── STUDY TEXT ──
Cluster isolation analyses reveal additional complexities arising from highly mosaic genomes. For example, the singleton Dori is clearly related to Cluster B phages (Figure 3) with which it shares limited DNA similarity (Figure 2—figure supplement 2) with 20–26% of its genes (Figure 4—figure supplement 1), but also has nucleotide similarity and shares genes with Cluster N and I2 phages, among others (Figure 2—figure supplement 2, Figure 4—figure supplement 1), as reflected in its low CII (Table 1, Figure 6B). Likewise, the singleton MooMoo has segments of DNA similarity and shares ∼20% of its gene content (as determined by shared phams) with Cluster F phages (Figure 3, Figure 2—figure supplement 3, Figure 4—figure supplement 1), but also has similarity to Clusters N and I, as well as a low CII (Table 1, Figure 6B). It has low DNA similarity to Cluster O (Figure 2—figure supplement 3), but has several phams in common with the Cluster O phages, and has the same unusual prolate morphology (Figure 3). Complex relationships are also seen in the singletons Gaia and Sparky (Figure 4—figure supplement 2).
Taken together, the analyses of both cluster diversity and cluster isolation show that mycobacteriophage populations contain a continuum of diversity, with non-uniform abundance of different types of phages. The prevalence of isolated phages may not necessarily reflect the proportions of different types of phages in the environment, but the availability of a large collection of isolated phages enables capture and whole genome analysis of relatively rare phages that are critical to understanding the complexities of genome relationships. We recently reported genomic analysis of the singleton mycobacteriophage Patience, which has a substantially lower GC% than its host (50.3% vs 67.4%), has a different codon usage profile, but is undergoing codon selection for growth in a high GC% environment (Pope et al., 2014b). If there is a flux of phage genomes and genes entering the mycobacterial neighborhood, then we predict that the phages of a single host do not reflect a closed system with discrete populations, but one that is open with ever-expanding diversity.
Both the huge diversity of phamilies in mycobacteriophages and the high frequency of orphams suggest that genes are constantly added to phage genomes from outside sources just as genes are added to the genomes of their bacterial hosts via horizontal gene transfer. Such gene influx—for example, from host-jumping phages such as Patience (Pope et al., 2014b)—would provide genetic novelty and enable phages to adapt to their ever-changing hosts. To examine gene flux into the mycobacteriophage population, we performed a rarefaction analysis by re-sampling the gene phamilies within the phage population (Figure 7). Remarkably, the rarefaction curves of the entire collection—including the 95% confidence limits—do not fit a hyperbola as would be expected if the mycobacteriophages were limited to an isolated set of genes, and about 2.5 new gene phamilies are predicted to be identified with each newly isolated phage (Figure 7A). Similar independent analyses on the phages of Cluster A or the phages of Cluster B show that this is also observed within these clusters (Figure 7B,C). Thus both individual clusters and the collection as a whole are not genetically fixed, but are in constant flux. While a hyperbola can model sampling of gene phamilies from a finite pool, it does not accommodate the influx of new phamilies. The addition of a linear term (see ‘Materials and methods’), representing the introduction of new phamilies from outside sources, results in a non-asymptotic curve which predicts the continual identification of new phams even after large numbers of genomes have been sampled (R > 0.999; Figure 7D). This linear term acts as a surrogate for the linear range of a second hyperbolic curve, one representing the resampling of a much larger set of gene phamilies available for introduction into mycobacteriophage genomes. Unfortunately, the current dataset remains insufficient to confidently extrapolate to give an estimate of the total number of viral protein families in the biosphere, which has been previously estimated to be anywhere between a half a million and 2 billion (Rohwer, 2003; Ignacio-Espinoza et al., 2013).
───
### [WHAT YOU WILL DO]
- a) In the text on mycobacteriophage diversity, how many new gene phamilies are predicted to be identified with each newly isolated phage?
- b) Continue the text on mycobacteriophage diversity with the paragraph that follows its final sentence.
── ENTRIES SUPPLIED ──
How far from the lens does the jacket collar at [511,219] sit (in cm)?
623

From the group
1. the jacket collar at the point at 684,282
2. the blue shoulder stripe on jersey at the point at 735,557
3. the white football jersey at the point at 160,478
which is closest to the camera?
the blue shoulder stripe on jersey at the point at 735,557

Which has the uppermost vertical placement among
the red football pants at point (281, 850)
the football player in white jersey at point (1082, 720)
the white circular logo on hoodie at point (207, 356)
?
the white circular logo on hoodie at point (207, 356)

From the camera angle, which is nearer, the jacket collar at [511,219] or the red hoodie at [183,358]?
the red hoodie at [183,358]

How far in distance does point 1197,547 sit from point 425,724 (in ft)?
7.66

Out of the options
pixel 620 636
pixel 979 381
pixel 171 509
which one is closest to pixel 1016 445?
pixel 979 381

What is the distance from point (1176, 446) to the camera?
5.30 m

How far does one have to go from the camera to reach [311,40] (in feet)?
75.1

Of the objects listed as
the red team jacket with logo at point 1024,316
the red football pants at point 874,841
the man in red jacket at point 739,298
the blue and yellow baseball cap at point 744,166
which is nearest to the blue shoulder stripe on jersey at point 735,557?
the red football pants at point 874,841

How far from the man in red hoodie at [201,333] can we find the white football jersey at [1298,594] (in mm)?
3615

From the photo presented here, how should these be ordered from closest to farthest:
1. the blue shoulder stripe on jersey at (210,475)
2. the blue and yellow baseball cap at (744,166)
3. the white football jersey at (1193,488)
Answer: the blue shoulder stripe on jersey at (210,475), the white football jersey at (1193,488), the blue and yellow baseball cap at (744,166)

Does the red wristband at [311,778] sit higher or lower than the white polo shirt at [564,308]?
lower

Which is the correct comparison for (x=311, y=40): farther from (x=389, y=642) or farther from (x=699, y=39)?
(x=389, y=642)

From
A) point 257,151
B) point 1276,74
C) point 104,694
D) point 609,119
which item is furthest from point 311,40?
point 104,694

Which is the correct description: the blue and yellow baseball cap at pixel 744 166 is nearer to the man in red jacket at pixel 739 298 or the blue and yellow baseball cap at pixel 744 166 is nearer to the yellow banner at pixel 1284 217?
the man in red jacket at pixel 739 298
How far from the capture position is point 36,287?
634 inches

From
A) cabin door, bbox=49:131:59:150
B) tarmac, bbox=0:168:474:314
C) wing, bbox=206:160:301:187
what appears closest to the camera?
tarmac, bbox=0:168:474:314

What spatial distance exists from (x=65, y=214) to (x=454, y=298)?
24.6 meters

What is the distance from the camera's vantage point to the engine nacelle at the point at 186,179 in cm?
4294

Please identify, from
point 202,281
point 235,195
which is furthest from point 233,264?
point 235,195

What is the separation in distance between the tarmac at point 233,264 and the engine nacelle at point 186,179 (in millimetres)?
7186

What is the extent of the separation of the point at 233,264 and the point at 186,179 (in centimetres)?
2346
───
### [ANSWERS TO EACH TASK]
- a) About 2.5

- b)
We note that because of the generally slow pace of the advancement of phage genomics, we have little insight into the phage populations of other hosts. We retrieved all double-stranded DNA tailed phage genomes in GenBank that we could identify (a total of 1781), corresponding to about 120 host bacterial genera, with a median number of phages per host genus of two. Using similar parameters for pham building as described above, the 181,717 predicted genes assemble into 47,479 phamilies. The relatively low representation of each phamily (3.8 genes/phamily) compared to the mycobacteriophages (13.4 genes/phamily) is a further reflection of the gross under-sampling of the phage population as a whole.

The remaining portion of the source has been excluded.